Spreading of axisymmetric non-Newtonian power-law gravity currents in porous media

A relatively heavy, non-Newtonian power-law fluid of flow behavior index n is released from a point source into a saturated porous medium above an horizontal bed; the intruding volume increases with time as tα. Spreading of the resulting axisymmetric gravity current is governed by a non-linear equation amenable to a similarity solution, yielding an asymptotic rate of spreading proportional to t(α+n)/(3+n). The current shape factor is derived in closed-form for an instantaneous release (α = 0), and numerically for time-dependent injection (α ≠ 0). For the general case α ≠ 0, the differential problem shows a singularity near the tip of the current and in the origin; the shape factor has an asymptote in the origin for n ⩾ 1 and α ≠ 0. Different kinds of analytical approximations to the general problem are developed near the origin and for the entire domain (a Frobenius series and one based on a recursive integration procedure). The behavior of the solutions is discussed for different values of n and α. The shape of the current is mostly sensitive to α and moderately to n; the case α = 3 acts as a transition between decelerating and accelerating currents.
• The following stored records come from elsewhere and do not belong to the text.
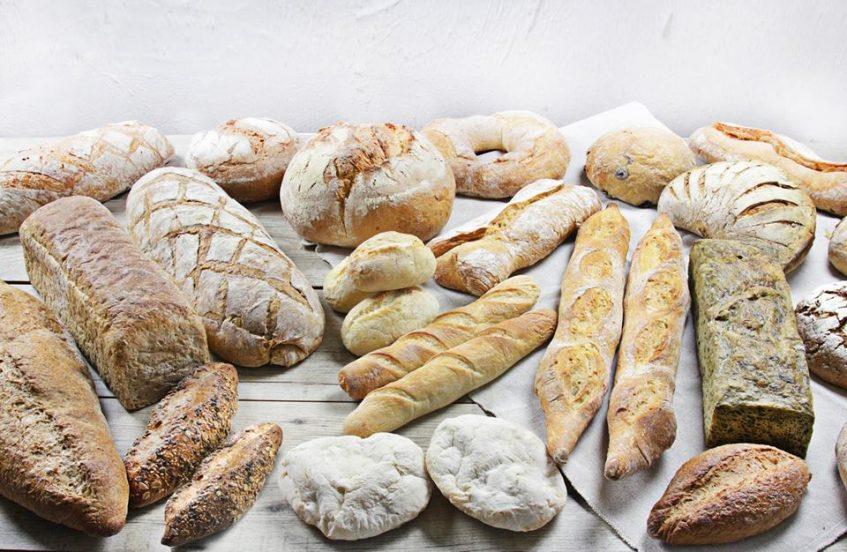 Oferta de panes de Crustum en la que el llamado 'gallego' es el más demandado. Foto cedida por el establecimiento.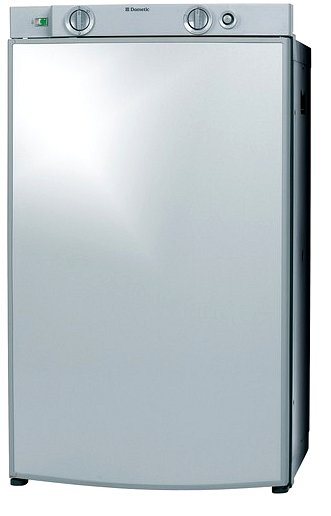 Dometic RM 8401, záves dverí vpravo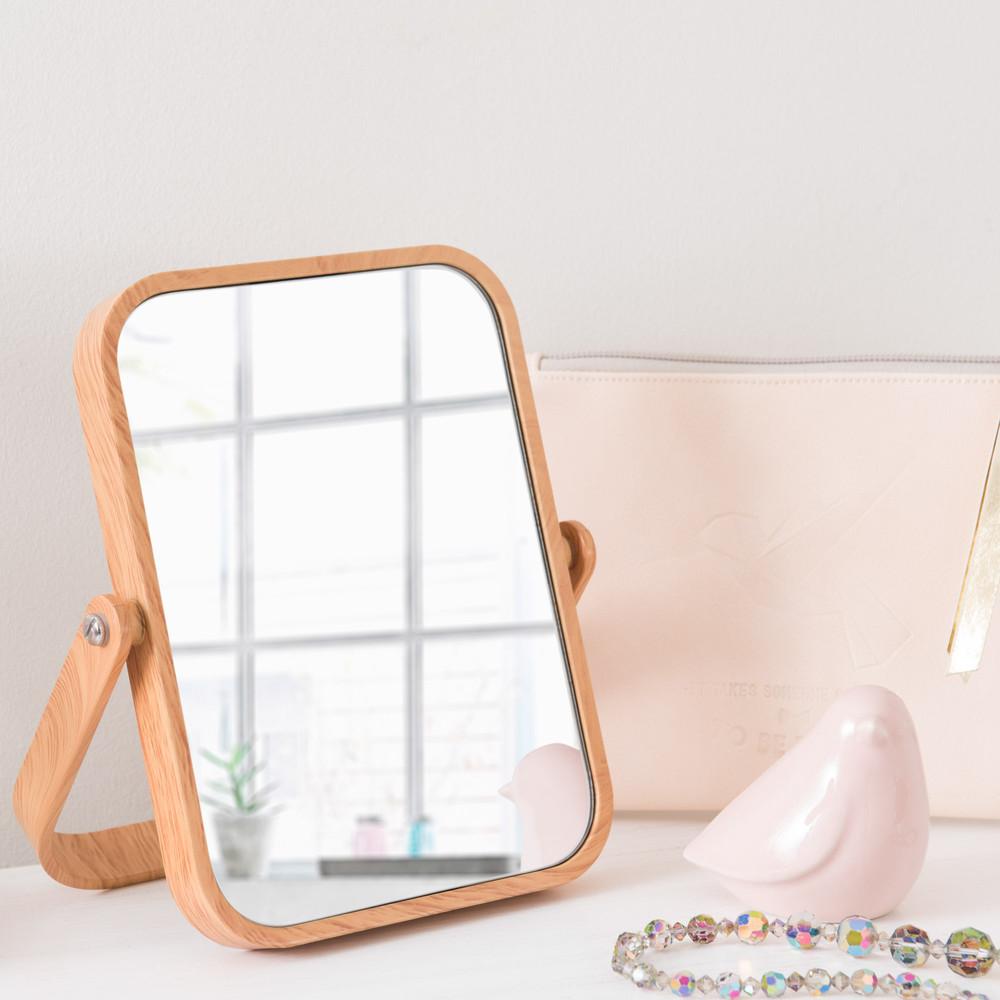 Specchio da tavolo in plastica simil legno scandinavian - Specchio di plastica ...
► We model spreading of non-Newtonian power-law gravity currents in porous media.
► A self-similar solution is derived for radial flow and different injection rates.
► Profiles are obtained analytically/numerically with Newtonian results as special case.
► Three different analytical approximations are derived for continuous injection rate.
► Results are functions of injection rate and flow behavior index.